Es war schon eine skurrile Vorstellung, die Elbe versiegen zu sehen. Denn auch mit den aktuell sehr niedrigen Pegelständen ist ja immer noch Wasser im Fluss. Herbert Beesten ging in seiner Vorstellung ein ganzes Stück weiter: wegen der anhaltenden Trockenheit kommt der Dom in Schieflage und die Elbe versiegt bist auf den letzten Tropfen, der die natürliche Schwelle des Domfelsen gerade noch passierte.

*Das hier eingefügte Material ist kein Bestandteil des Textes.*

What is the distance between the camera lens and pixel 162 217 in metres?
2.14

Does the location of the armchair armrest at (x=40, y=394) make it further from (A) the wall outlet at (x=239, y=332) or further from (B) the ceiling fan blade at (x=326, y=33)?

Eine Gruppe von Elbe-Experten von der "Initiative Natürlicher Verstand der Schöpfung" NVS und ein Computer, programmiert mit dem Elbe-Ebbe-Algorithmus vom "Institut für künstliche Intelligenz Magdeburg" IKIM, wetten auf den genauen Zeitpunkt dieses Ereignisses. 

Beesten erzählte den Zuhörern hinterher, dass er Paul Dörfler, mit dem er befreundet ist, um eine Teilnahme am Hörspiel bat. Dörfler wollte das dann aber doch lieber professionellen Sprechern überlassen, kommt aber dennoch im Hörspiel vor: als Dr. Städtler. 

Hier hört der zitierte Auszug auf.